Cash and cash equivalents includes cash in hand, demand deposits with banks, other short-term highly liquid investments with original maturities of three months or less.

1.19 EARNING PER SHARE

Basic earnings per share is calculated by dividing the net profit /(loss) for the period attributable to equity shareholders by the weighted average number of equity shares outstanding during the period. Earnings considered in ascertaining the Company''s earnings per share is the net profit/(loss) for the period after deducting preference dividends and any attributable tax there to for the period. The weighted average number of equity shares outstanding during the period and for all periods presented is adjusted for events, such as bonus shares, other than the conversion of potential equity shares, that have changed the number of equity shares outstanding, without a corresponding change in resources. For the purpose of calculating diluted earnings per share, the net profit /(loss) for the period attributable to equity shareholders and the weighted average number of equity shares outstanding during the period is adjusted for the effects of all dilutive potential equity shares.

1.20 PROVISIONS AND CONTINGENT LIABILITIES

Provisions: Provisions involving substantial degree of estimation in measurement are recognized when there is a present obligation as a result of past events and it is probable that there will be an outflow of resources.

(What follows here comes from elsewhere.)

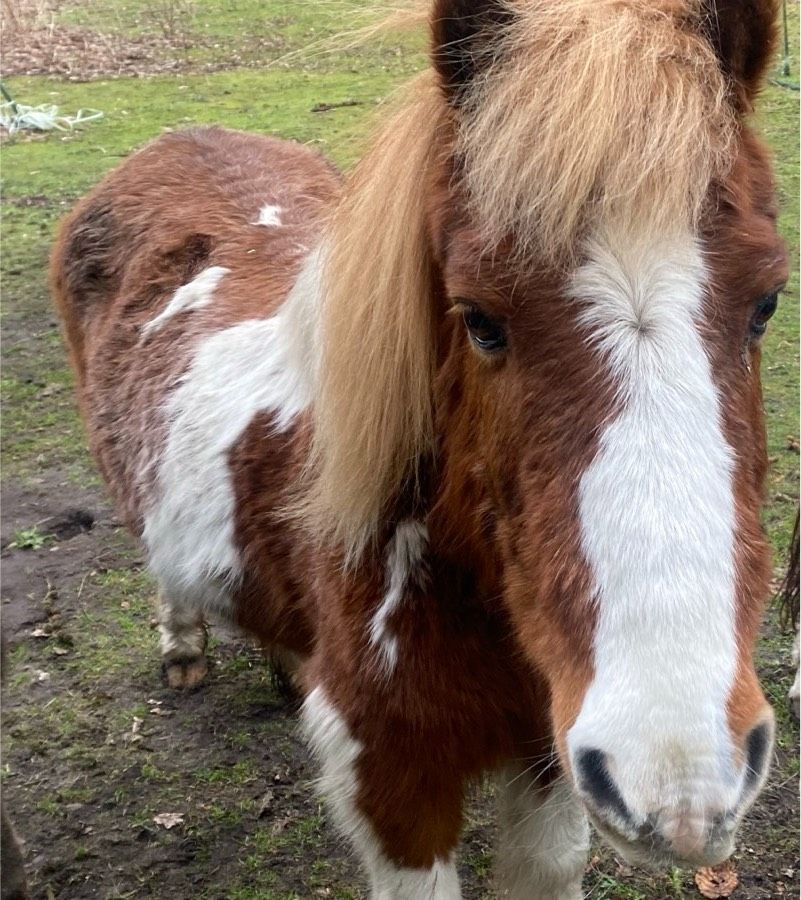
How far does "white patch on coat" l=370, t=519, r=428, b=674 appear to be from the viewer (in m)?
1.95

Contingent Liabilities: Contingent liabilities are disclosed when there is a possible obligation arising from past events, the existence of which will be confirmed only by the occurrence or non-occurrence of one or more uncertain future events not wholly within the control of the Company or a present obligation that arises from past events where it is either not probable that an outflow of resources will be required to settle or a reliable estimate of the amount cannot be made.

1.21 USE OF ESTIMATES

The presentation of financial statements in conformity with Indian GAAP requires the management to make judgments, estimates and assumptions that effect the reported amounts of revenues, expenses, assets and liabilities and the disclosure of contingent liabilities, at the end of the reporting period. Although these estimates are based on the management''s best knowledge of current events and actions, uncertainty about these assumptions and estimates could result in the outcomes requiring a material adjustment to the carrying amounts of assets or liabilities in the future periods.